Richard White, MD, PhD ‹ Back To 2017 Winners
2017 Winners
Assistant Member
Cancer Biology & Genetics
Memorial Sloan Kettering Cancer Center
Vision
Metastasis is the cause of nearly all deaths from cancer, yet the mechanisms that allow cells to move and take hold in new organs is poorly understood. Gaining insight into this process is a key step in turning cancer into a chronic, non-life threatening illness. Studying metastasis in the laboratory has remained a major challenge in the field, in part because existing models do not allow us to capture and perturb each of these steps. My laboratory approaches this problem using the zebrafish, a small freshwater fish that surprisingly develops a number of different cancers, including a well-characterize melanoma model. To study metastasis in real-time, my laboratory developed the transparent casper strain of fish, which allows us to see even the very first cancer cell as it metastasizes and arrives at a new location. When combined with the powerful genetic tools available in the zebrafish, we can interrogate metastasis at an unprecedented scale.
Richard White, M.D., Ph.D. is a physician-scientist at Memorial Sloan Kettering Cancer Center. His laboratory focuses on basic mechanisms of metastasis, the cause of nearly all deaths from solid tumors. He studies this process using the zebrafish, a transparent animal that allows him to visualize and interrogate each step of the metastatic cascade. He grew up in New York, and did his M.D. and Ph.D. degrees at Albany Medical College. He then moved to Yale University for his clinical training in as a Resident in Internal Medicine, and stayed on to serve as Chief Resident. Following this, he went to Boston to complete a fellowship in clinical training in Medical Oncology at the Dana Farber Cancer Institute and Massachusetts General Hospital. It was during his postdoctoral research work at Harvard Medical School that he developed the zebrafish as a model for studying cancer and metastasis. This included both genetic zebrafish models of melanoma, as well as the transparent casper strain of zebrafish. In his laboratory at Sloan Kettering, he is now using these models to interrogate how metastatic cancer cells interact with surrounding non-cancerous cells that make up the tumor microenvironment. His work shows the ways in which seemingly normal cells play major roles in supporting the growth of the cancer cells. Through both genetic and small molecule perturbation of this cellular cross-talk, the zebrafish points the path forward to new possibilities for the treatment of cancer.

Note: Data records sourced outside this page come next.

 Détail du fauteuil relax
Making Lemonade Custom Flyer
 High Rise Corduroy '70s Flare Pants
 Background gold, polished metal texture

Adipocytes in the melanoma microenvironment
It is increasingly clear that cancer cells do not exist in a vacuum – they are surrounded by numerous other cell types in the body that exert dominant effects on their behavior. Collectively, all of the cells surrounding the cancer cells are called the tumor microenvironment. Outside of the immune system, little attention has been paid to the large number of other cell types in the tumor microenvironment, and we feel that many of these other cell types would make excellent therapeutic targets. To address this question, my laboratory has developed an unusual model for studying melanoma – the zebrafish, a transparent animal that offers the unique capacity to visualize cancer from the moment the tumor begins all the way through to metastatic disease.
“Up until recently, little attention has been paid to how seemingly normal cells contribute to cancer metastasis. The Pershing prize will allow us to deeply interrogate the role of adipocytes, which are the fat storing cells scattered throughout every vertebrate, from fish to humans. Our work so far shows that these fat cells directly fuel the metastatic cancer cells, and the Pershing prize will allow us to figure out novel ways to interrupt this connection. Although our work starts in the zebrafish, we believe that our findings will have major therapeutic utility for the treatment of humans with metastatic cancer.”

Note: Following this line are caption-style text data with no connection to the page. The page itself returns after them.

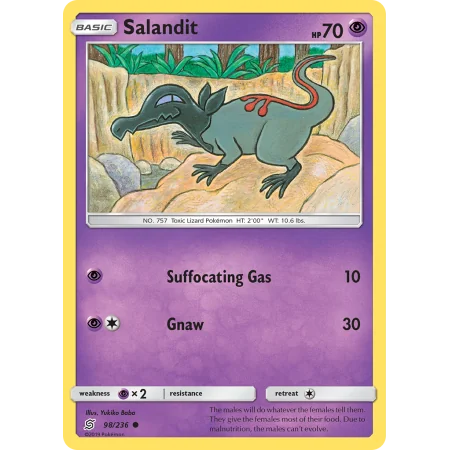 Salandit (Reverse Holo)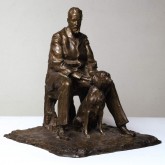 Портрет С. Ю. Витте с сеттером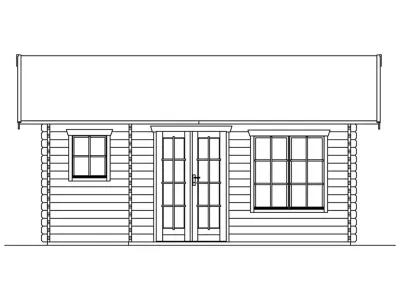 Gartenhaus Blockbohlenhaus Esbjerg 1 45 mm naturbelassen Produktbild #5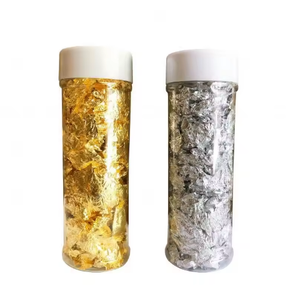 Foglia d'Oro all'Ingrosso 2g/Bottiglia, Scaglie di Oro di Lusso per Feste di <span class=keywords><strong>Compleanno</strong></span>, Matrimoni, San Valentino, Accessori per Pasticceria - Product Image 4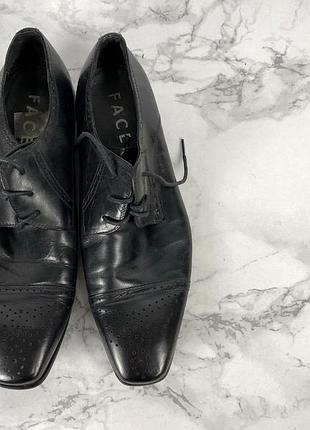 Туфлі шкіряні face, чорні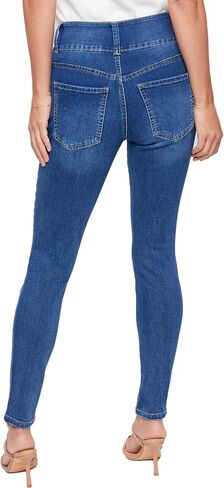 Royalty For Me Womens YMI Jeans Women's Essential 3 Button High Rise Skinny Jean with Functional Front Pockets in Saudi Arabia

Using this model, we have uncovered an unexpected interaction between melanoma cells and the fat cells that are normally present beneath the skin. We have shown that these fat cells, also called adipocytes, strongly promote melanoma cell growth and invasion, making the tumor cells more metastatic by directly transferring fat droplets into the melanoma cells. We have identified a specific protein that mediates this fat transfer and have found a chemical that can block it, thereby stopping growth of the tumors. We wish to fully explore how these adipocytes interact with the melanoma cells, using both our zebrafish models but also human tissue specimens. We want to determine whether the chemical we discovered has the potential as a new therapeutic target in melanoma, and in which patients it is likely to be most useful. We believe this proposal takes advantage of a novel system for studying melanoma, and will lead to clinically meaningful insights that can be used to target a new member of the tumor microenvironment.

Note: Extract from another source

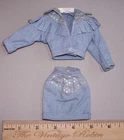 1988 Vintage Barbie Doll Feeling Fun Mattel Denim Jacket Coat and Skirt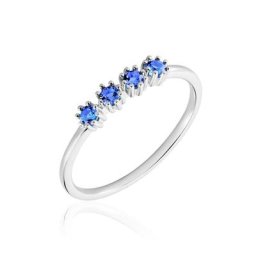 Bague Karrie Argent Blanc Oxyde De Zirconium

“Innovation has to start with being wrong. Most research funding is predicated on a high likelihood of success, but if we design experiments that are too safe, too predictable, we are unlikely to find the surprises that often lead to seismic shifts in our thinking. My favorite experiments are ones which are carefully designed, yet have a high chance of leading us somewhere far from where we envisioned we’d wind up.”
Richard White’s research is also supported by the Melanoma Research Alliance, in a special partnership between the two foundations to encourage innovative and important melanoma research.